(Spatial relationship records)
□ □ □

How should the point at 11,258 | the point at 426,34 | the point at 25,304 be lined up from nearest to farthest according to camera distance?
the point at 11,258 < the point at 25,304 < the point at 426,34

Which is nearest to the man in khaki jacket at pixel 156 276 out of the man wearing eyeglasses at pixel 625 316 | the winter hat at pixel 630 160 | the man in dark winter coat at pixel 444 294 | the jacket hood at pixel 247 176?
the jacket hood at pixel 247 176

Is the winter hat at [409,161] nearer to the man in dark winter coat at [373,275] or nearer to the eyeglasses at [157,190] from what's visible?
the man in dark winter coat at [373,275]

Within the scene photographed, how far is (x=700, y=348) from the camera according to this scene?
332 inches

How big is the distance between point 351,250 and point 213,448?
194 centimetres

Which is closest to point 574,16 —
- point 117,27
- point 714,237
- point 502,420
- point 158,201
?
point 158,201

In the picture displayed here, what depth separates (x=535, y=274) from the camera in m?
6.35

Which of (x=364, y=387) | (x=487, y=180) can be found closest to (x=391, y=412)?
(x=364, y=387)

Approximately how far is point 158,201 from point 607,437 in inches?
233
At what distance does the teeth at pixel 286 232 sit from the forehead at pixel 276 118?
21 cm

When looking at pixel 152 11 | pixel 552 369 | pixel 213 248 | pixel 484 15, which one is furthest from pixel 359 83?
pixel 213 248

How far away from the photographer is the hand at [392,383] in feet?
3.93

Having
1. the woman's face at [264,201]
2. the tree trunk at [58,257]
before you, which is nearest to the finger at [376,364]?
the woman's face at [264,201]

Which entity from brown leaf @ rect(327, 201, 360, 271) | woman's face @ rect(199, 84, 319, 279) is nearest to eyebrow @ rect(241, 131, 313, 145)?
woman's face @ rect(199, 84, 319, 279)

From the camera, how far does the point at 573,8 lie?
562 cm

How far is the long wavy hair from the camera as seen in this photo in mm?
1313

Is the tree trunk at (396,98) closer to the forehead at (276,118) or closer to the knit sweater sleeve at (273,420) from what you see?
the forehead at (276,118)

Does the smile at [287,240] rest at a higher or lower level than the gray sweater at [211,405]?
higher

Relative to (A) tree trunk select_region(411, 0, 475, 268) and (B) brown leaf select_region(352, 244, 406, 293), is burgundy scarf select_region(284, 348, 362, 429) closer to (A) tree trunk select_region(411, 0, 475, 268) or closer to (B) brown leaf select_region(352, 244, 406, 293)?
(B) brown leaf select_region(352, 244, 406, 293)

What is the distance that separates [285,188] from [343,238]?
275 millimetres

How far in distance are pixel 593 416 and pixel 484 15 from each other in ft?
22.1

□ □ □

__GOAL OF THE EXERCISE__
Quote every one of the records above word for word, keeping their order and leaving none out.

__RESPONSE TO THIS EXERCISE__
How should the point at 11,258 | the point at 426,34 | the point at 25,304 be lined up from nearest to farthest according to camera distance?
the point at 11,258 < the point at 25,304 < the point at 426,34

Which is nearest to the man in khaki jacket at pixel 156 276 out of the man wearing eyeglasses at pixel 625 316 | the winter hat at pixel 630 160 | the man in dark winter coat at pixel 444 294 | the jacket hood at pixel 247 176?
the jacket hood at pixel 247 176

Is the winter hat at [409,161] nearer to the man in dark winter coat at [373,275] or nearer to the eyeglasses at [157,190] from what's visible?
the man in dark winter coat at [373,275]

Within the scene photographed, how far is (x=700, y=348) from the camera according to this scene?
332 inches

How big is the distance between point 351,250 and point 213,448?
194 centimetres

Which is closest to point 574,16 —
- point 117,27
- point 714,237
- point 502,420
- point 158,201
?
point 158,201

In the picture displayed here, what depth separates (x=535, y=274) from the camera in m?
6.35

Which of (x=364, y=387) | (x=487, y=180) can be found closest to (x=391, y=412)?
(x=364, y=387)

Approximately how far is point 158,201 from point 607,437 in inches?
233
At what distance does the teeth at pixel 286 232 sit from the forehead at pixel 276 118?
21 cm

When looking at pixel 152 11 | pixel 552 369 | pixel 213 248 | pixel 484 15, which one is furthest from pixel 359 83?
pixel 213 248

How far away from the photographer is the hand at [392,383] in feet?
3.93

Having
1. the woman's face at [264,201]
2. the tree trunk at [58,257]
before you, which is nearest to the finger at [376,364]?
the woman's face at [264,201]

Which entity from brown leaf @ rect(327, 201, 360, 271) | woman's face @ rect(199, 84, 319, 279) is nearest to eyebrow @ rect(241, 131, 313, 145)?
woman's face @ rect(199, 84, 319, 279)

From the camera, how far does the point at 573,8 lie?
562 cm

How far is the long wavy hair from the camera as seen in this photo in mm?
1313

Is the tree trunk at (396,98) closer to the forehead at (276,118) or closer to the knit sweater sleeve at (273,420) from what you see?
the forehead at (276,118)

Does the smile at [287,240] rest at a higher or lower level than the gray sweater at [211,405]?
higher

Relative to (A) tree trunk select_region(411, 0, 475, 268) and (B) brown leaf select_region(352, 244, 406, 293), is burgundy scarf select_region(284, 348, 362, 429) closer to (A) tree trunk select_region(411, 0, 475, 268) or closer to (B) brown leaf select_region(352, 244, 406, 293)?
(B) brown leaf select_region(352, 244, 406, 293)

What is the distance that separates [285,188] from [343,238]?
275 millimetres

How far in distance are pixel 593 416 and pixel 484 15 from each other in ft?
22.1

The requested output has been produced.